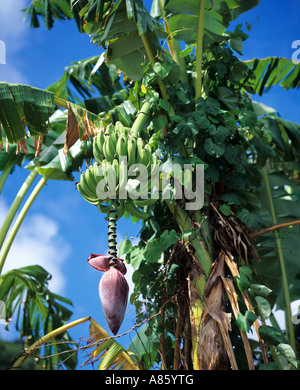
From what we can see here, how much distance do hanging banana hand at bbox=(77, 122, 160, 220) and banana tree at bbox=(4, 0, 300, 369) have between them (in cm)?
2

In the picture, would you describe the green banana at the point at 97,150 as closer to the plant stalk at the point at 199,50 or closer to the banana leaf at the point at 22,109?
the banana leaf at the point at 22,109

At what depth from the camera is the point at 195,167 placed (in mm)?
2098

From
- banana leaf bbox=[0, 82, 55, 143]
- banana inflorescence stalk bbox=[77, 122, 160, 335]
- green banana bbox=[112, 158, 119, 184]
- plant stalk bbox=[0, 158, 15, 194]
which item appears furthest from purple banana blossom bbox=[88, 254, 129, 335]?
plant stalk bbox=[0, 158, 15, 194]

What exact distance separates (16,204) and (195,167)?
4.40 feet

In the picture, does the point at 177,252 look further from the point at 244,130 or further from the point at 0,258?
the point at 0,258

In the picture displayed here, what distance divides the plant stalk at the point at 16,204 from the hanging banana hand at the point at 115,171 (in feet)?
4.19

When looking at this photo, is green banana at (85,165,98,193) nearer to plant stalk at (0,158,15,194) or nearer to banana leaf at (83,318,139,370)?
banana leaf at (83,318,139,370)

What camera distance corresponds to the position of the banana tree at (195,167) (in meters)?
1.88

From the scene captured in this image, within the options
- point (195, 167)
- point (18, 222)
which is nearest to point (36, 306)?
point (18, 222)

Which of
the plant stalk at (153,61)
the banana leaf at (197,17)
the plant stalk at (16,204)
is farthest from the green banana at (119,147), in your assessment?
the plant stalk at (16,204)

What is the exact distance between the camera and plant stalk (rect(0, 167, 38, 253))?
2.81 metres

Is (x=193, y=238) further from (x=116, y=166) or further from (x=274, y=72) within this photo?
(x=274, y=72)

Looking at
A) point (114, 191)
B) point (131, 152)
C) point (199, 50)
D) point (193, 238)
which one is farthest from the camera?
point (199, 50)

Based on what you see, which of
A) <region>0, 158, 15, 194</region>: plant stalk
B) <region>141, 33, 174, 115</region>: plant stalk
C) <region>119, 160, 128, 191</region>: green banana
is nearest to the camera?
<region>119, 160, 128, 191</region>: green banana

Work to complete
Reproduce the material word for word, starting at the line that contains "Based on what you see, which of" and ending with the last line of the material.

Solution for this exercise
Based on what you see, which of
A) <region>0, 158, 15, 194</region>: plant stalk
B) <region>141, 33, 174, 115</region>: plant stalk
C) <region>119, 160, 128, 191</region>: green banana
is nearest to the camera?
<region>119, 160, 128, 191</region>: green banana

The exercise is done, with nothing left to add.